Dari kasus tersebut menyeret sejumlah ASN salah satunya mantan Kepala Dinas Kesehatan Kabupaten Batanghari.

Sebelum Penyidik Ditreskrimsus Polda Jambi telah menetapkan tujuh tersangka dan lima di antaranya telah dinyatakan lengkap (P21) oleh Kejaksaan Tinggi (Kejati) Jambi, sedangkan dua tersangka lainya masih dalam tahap penyelidikan.

Menanggapi hal ini, kuasa hukum dari ke tujuh tersangka tersebut, yakni Sahlan Samosir menggelar konferensi pers, Minggu (18/9/2022), bertempat di salah satu hotel di Kota Jambi.

Tujuan digelarnya konferensi pers ini, untuk menjawab beberapa tuduhan yang dianggap tidak benar dan terlanjur simpang siur di masyarakat, dan ditujukan kepada tujuh tersangka kliennya.

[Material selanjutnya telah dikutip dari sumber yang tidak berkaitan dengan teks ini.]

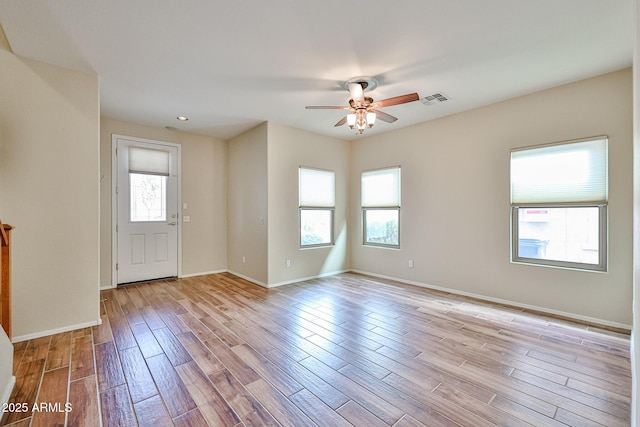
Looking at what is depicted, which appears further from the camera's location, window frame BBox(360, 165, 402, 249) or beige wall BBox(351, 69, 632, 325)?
window frame BBox(360, 165, 402, 249)

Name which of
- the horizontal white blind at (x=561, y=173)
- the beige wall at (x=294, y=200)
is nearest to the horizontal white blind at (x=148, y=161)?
the beige wall at (x=294, y=200)

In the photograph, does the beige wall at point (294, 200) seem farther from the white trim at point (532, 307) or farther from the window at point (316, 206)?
the white trim at point (532, 307)

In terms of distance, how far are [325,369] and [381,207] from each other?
11.6 feet

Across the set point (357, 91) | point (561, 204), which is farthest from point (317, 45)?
point (561, 204)

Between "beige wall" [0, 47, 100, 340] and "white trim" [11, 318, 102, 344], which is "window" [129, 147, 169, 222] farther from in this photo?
"white trim" [11, 318, 102, 344]

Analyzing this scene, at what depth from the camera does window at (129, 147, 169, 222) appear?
478cm

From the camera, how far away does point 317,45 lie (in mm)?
2506

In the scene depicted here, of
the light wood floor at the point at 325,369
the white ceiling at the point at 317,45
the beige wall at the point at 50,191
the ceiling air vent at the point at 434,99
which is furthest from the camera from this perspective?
the ceiling air vent at the point at 434,99

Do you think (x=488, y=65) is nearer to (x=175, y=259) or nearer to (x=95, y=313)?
(x=95, y=313)

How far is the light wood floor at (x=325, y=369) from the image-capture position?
68.2 inches

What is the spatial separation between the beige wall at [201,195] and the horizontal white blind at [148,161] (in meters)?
0.25

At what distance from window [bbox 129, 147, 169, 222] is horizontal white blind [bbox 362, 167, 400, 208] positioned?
3.74m

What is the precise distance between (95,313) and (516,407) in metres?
3.91

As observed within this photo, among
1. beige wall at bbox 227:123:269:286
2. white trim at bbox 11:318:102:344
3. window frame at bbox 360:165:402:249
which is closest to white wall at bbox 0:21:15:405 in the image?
white trim at bbox 11:318:102:344
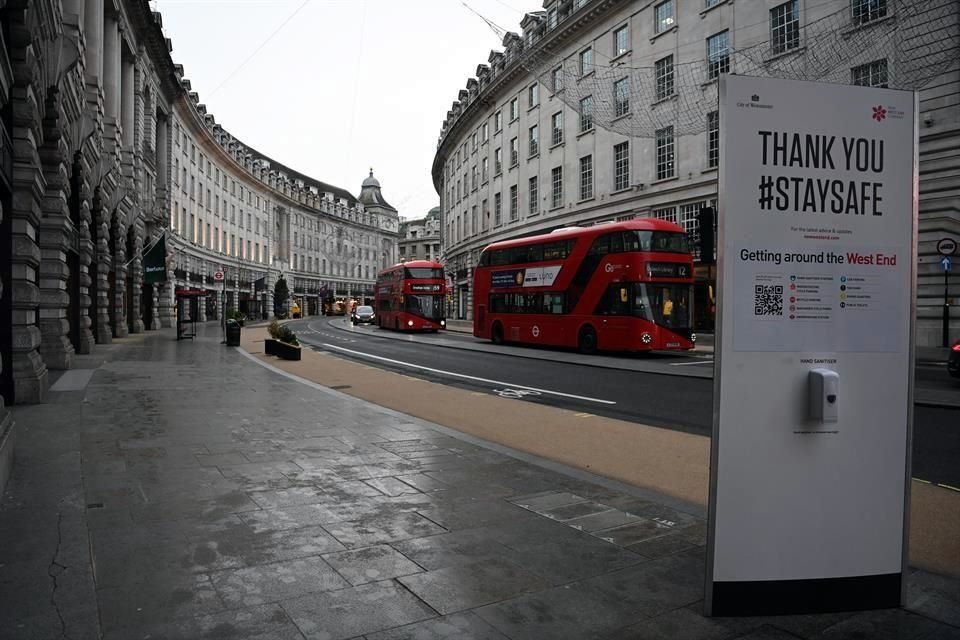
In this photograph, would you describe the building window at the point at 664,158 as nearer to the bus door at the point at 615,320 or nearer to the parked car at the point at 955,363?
the bus door at the point at 615,320

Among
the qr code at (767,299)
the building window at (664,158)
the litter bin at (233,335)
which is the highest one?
the building window at (664,158)

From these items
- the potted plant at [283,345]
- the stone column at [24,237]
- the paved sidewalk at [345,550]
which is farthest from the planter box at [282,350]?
the paved sidewalk at [345,550]

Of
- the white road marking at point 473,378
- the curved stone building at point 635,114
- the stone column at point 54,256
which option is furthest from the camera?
the stone column at point 54,256

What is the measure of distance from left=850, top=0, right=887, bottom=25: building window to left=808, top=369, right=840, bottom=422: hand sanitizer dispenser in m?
8.47

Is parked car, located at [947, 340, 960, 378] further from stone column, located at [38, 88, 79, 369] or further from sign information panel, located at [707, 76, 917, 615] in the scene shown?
stone column, located at [38, 88, 79, 369]

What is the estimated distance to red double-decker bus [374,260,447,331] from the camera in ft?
117

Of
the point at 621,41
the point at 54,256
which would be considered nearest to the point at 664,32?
the point at 621,41

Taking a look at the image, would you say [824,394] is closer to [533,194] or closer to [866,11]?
[866,11]

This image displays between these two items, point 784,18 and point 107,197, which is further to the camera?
point 784,18

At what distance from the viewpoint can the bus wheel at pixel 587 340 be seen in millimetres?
21094

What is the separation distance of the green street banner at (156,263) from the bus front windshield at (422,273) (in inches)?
475

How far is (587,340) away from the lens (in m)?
21.4

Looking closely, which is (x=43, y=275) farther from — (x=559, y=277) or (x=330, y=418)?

"Hari ini, saya mewakili dari tujuh klien, ada hal-hal yang perlu kami luruskan. Dalam konfres ini atas permintaan teman-teman media semua, sengaja kami lakukan setelah berkas klien kami sudah dinyatakan P21," ujar Sahlan Samosir.

Ia melanjutkan, dari pemberitaan yang beredar selama ini, disebutkan seakan-akan kliennya yang mengatur dan merencanakan korupsi pembangunan gedung Puskesmas di Desa Bungku, Kecamatan Bajubang, Kabupaten Batanghari Padahal tidak benar.

Bahkan dari dugaan kerugian negara yang berkisar Rp 6,3 miliar yang dituduhkan, tak sepeserpun dinikmati kliennya. Sahlan Samosir menyebut dirinya akan membuktikan bahwa tidak ada kerugian negara dengan sebagaimana yang telah dituduhkan.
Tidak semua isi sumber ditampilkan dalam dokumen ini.